- _RECORDS FOR THE EXERCISE_:
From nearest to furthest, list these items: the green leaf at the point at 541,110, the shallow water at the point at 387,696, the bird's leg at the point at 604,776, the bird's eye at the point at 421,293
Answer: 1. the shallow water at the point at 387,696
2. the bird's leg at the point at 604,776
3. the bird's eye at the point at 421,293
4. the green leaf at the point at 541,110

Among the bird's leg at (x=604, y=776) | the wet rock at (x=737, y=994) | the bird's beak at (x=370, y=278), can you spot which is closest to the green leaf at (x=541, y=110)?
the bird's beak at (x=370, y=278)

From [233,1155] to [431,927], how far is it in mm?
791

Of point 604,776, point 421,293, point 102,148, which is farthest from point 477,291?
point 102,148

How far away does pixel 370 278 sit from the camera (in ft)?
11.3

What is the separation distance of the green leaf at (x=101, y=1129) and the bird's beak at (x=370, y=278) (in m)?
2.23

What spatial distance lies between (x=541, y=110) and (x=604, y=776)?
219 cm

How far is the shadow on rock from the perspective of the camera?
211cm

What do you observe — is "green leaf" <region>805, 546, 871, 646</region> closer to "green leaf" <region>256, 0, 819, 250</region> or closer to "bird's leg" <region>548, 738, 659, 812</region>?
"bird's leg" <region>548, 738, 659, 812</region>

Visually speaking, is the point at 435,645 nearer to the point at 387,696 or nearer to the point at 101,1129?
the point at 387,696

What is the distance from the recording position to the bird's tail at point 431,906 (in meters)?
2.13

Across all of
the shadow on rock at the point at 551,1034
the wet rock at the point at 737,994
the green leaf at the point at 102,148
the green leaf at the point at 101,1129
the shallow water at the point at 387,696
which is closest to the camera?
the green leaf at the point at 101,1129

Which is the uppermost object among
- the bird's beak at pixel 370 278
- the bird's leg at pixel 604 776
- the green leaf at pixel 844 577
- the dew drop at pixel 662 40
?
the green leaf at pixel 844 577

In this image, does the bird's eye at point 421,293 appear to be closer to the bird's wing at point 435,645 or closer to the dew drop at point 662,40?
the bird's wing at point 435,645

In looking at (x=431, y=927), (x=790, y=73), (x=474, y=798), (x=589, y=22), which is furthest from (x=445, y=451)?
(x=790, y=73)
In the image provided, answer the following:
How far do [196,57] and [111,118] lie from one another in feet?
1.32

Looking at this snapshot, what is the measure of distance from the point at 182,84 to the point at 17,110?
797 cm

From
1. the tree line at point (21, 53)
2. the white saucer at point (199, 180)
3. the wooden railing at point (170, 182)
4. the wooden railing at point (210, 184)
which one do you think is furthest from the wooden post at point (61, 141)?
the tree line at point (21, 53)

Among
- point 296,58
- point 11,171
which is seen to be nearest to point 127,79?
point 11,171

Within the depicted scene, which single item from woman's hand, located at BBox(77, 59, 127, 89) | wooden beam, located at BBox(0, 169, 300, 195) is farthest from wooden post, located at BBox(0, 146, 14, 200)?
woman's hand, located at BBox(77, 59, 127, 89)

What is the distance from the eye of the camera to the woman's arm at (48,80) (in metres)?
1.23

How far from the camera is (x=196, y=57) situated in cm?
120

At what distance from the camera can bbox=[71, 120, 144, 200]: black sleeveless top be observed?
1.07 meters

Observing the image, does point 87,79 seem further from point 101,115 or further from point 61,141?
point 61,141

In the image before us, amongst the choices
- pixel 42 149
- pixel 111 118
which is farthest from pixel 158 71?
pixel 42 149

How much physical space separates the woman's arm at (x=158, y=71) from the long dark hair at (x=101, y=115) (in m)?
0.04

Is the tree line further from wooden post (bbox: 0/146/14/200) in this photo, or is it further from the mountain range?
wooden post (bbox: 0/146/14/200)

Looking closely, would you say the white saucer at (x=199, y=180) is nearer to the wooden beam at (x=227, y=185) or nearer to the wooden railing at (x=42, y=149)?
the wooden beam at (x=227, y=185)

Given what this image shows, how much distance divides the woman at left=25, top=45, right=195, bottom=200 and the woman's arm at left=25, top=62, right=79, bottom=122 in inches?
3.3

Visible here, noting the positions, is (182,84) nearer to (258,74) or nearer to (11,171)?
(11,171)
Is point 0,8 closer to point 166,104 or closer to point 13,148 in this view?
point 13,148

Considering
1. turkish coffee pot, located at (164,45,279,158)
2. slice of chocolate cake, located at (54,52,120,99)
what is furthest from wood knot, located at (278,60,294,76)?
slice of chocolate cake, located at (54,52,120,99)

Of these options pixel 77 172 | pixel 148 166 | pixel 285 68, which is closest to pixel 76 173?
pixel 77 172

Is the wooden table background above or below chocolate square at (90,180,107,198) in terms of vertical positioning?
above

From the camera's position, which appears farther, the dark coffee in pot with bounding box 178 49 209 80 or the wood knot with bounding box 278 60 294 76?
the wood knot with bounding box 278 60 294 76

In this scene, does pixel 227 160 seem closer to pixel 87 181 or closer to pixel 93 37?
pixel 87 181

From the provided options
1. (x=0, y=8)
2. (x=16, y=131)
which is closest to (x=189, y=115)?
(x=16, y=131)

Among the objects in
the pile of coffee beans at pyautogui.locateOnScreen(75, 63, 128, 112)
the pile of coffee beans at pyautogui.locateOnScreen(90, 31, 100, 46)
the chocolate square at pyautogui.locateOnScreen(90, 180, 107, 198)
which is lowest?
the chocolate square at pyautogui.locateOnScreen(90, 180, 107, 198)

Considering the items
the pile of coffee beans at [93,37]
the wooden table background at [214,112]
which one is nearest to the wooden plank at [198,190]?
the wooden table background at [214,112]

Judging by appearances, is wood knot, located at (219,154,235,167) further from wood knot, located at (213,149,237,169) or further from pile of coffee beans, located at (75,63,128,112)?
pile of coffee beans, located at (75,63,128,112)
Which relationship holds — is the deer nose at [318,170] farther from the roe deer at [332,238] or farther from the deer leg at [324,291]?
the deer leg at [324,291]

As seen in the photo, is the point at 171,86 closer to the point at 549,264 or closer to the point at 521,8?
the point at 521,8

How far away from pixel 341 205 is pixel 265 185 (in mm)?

- _WORK INSTRUCTIONS_: Copy out the material above word for word, from its first line down to the line containing "3. the bird's eye at the point at 421,293", with both ends included.

- _REPLY TO THE EXERCISE_:
From nearest to furthest, list these items: the green leaf at the point at 541,110, the shallow water at the point at 387,696, the bird's leg at the point at 604,776, the bird's eye at the point at 421,293
Answer: 1. the shallow water at the point at 387,696
2. the bird's leg at the point at 604,776
3. the bird's eye at the point at 421,293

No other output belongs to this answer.